> _Written instruction_
Transcribe each of the rows below verbatim, omitting the pictures.

> _Material provided_
◇ ◇ ◇

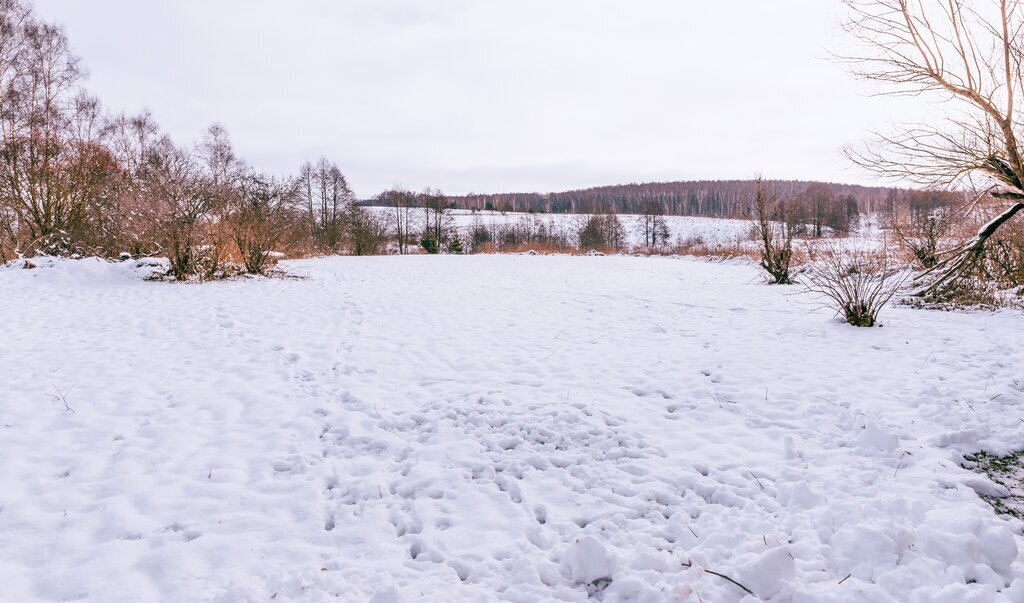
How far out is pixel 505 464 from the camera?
3.59 meters

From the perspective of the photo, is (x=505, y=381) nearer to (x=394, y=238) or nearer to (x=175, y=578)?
(x=175, y=578)

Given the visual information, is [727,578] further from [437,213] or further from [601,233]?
[437,213]

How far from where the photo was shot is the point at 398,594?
2.30m

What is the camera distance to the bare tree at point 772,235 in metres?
14.0

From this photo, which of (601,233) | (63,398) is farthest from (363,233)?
(63,398)

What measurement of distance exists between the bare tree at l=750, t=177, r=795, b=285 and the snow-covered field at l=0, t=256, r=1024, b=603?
6.69m

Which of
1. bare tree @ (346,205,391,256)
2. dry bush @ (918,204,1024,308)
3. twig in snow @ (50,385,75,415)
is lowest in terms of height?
twig in snow @ (50,385,75,415)

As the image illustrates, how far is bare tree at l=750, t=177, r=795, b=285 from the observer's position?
13961 mm

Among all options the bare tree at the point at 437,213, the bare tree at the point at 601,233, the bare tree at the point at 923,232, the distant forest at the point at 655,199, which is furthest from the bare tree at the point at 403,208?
the bare tree at the point at 923,232

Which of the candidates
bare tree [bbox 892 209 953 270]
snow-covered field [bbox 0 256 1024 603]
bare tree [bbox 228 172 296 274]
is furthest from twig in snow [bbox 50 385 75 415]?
bare tree [bbox 892 209 953 270]

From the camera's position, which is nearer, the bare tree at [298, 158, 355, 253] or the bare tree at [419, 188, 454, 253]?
the bare tree at [298, 158, 355, 253]

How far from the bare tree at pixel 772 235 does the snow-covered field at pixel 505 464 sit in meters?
6.69

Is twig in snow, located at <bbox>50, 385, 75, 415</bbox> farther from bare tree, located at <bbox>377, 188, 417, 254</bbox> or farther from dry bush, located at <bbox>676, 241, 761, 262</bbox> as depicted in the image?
bare tree, located at <bbox>377, 188, 417, 254</bbox>

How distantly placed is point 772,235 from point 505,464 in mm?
13825
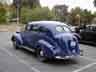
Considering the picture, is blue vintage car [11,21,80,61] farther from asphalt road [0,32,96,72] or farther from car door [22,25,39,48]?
asphalt road [0,32,96,72]

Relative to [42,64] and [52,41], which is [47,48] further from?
[42,64]

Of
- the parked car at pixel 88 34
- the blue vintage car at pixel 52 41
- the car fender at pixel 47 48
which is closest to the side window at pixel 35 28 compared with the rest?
the blue vintage car at pixel 52 41

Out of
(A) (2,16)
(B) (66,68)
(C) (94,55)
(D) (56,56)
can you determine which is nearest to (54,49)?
(D) (56,56)

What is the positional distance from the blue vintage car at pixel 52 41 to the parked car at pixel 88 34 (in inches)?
183

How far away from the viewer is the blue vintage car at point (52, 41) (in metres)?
9.12

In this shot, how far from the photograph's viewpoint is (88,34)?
591 inches

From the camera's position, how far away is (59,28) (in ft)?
33.1

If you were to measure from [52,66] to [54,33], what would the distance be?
4.58 ft

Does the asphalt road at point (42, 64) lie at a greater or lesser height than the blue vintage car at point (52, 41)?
lesser

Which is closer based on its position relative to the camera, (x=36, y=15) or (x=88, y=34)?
(x=88, y=34)

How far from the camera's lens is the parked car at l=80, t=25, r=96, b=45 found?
573 inches

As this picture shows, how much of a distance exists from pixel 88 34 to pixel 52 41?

◇ ◇ ◇

> _Answer below_
How far out is pixel 505 464 from the camera?
3.59 meters

From the perspective of the photo, is (x=505, y=381) nearer to (x=394, y=238) or nearer to (x=175, y=578)?
(x=175, y=578)

Given the visual information, is [727,578] further from [437,213] or further from [601,233]?
[437,213]

How far from where the photo was shot is the point at 398,594?
2.30m

What is the camera distance to the bare tree at point 772,235 in metres?
14.0

From this photo, which of (601,233) | (63,398) is farthest from (363,233)?
(63,398)

What measurement of distance exists between the bare tree at l=750, t=177, r=795, b=285 and the snow-covered field at l=0, t=256, r=1024, b=603?
6.69m

Which of
1. bare tree @ (346,205,391,256)
2. dry bush @ (918,204,1024,308)
3. twig in snow @ (50,385,75,415)
is lowest in terms of height?
twig in snow @ (50,385,75,415)

As the image illustrates, how far is bare tree at l=750, t=177, r=795, b=285 from the observer's position?
13961 mm

Among all options the bare tree at the point at 437,213, the bare tree at the point at 601,233, the bare tree at the point at 923,232, the distant forest at the point at 655,199, which is furthest from the bare tree at the point at 403,208?
the bare tree at the point at 923,232

Which of the candidates
bare tree [bbox 892 209 953 270]
snow-covered field [bbox 0 256 1024 603]
bare tree [bbox 228 172 296 274]
is furthest from twig in snow [bbox 50 385 75 415]?
bare tree [bbox 892 209 953 270]

From the camera's position, which is nearer, the bare tree at [298, 158, 355, 253] or the bare tree at [419, 188, 454, 253]?
the bare tree at [298, 158, 355, 253]

How far from the bare tree at pixel 772 235 does the snow-covered field at pixel 505 464 sit in meters?
6.69

Is twig in snow, located at <bbox>50, 385, 75, 415</bbox> farther from bare tree, located at <bbox>377, 188, 417, 254</bbox> or farther from dry bush, located at <bbox>676, 241, 761, 262</bbox> as depicted in the image?
bare tree, located at <bbox>377, 188, 417, 254</bbox>

How distantly placed is point 772,235 from point 505,464 in mm?
13825
Considering the picture, is blue vintage car [11,21,80,61] farther from asphalt road [0,32,96,72] or farther from car door [22,25,39,48]?
asphalt road [0,32,96,72]

Relative to [42,64] and [52,41], which is [47,48] further from?
[42,64]

Of
- the parked car at pixel 88 34
- the blue vintage car at pixel 52 41
- the car fender at pixel 47 48
which is closest to the side window at pixel 35 28 compared with the rest?
the blue vintage car at pixel 52 41

Out of
(A) (2,16)
(B) (66,68)
(C) (94,55)
(D) (56,56)
can you determine which is nearest to (54,49)?
(D) (56,56)

What is the positional distance from the blue vintage car at pixel 52 41 to the parked car at pixel 88 34 (in inches)?
183

How far away from the viewer is the blue vintage car at point (52, 41) (in metres)?
9.12

In this shot, how far from the photograph's viewpoint is (88,34)?
591 inches

From the camera's position, how far away is (59,28) (in ft)?
33.1

If you were to measure from [52,66] to [54,33], what would the distance be?
4.58 ft

Does the asphalt road at point (42, 64) lie at a greater or lesser height than the blue vintage car at point (52, 41)?
lesser

Which is closer based on its position relative to the camera, (x=36, y=15) or (x=88, y=34)?
(x=88, y=34)

How far from the camera's lens is the parked car at l=80, t=25, r=96, b=45 found?
573 inches

As this picture shows, how much of a distance exists from pixel 88 34 to pixel 52 41?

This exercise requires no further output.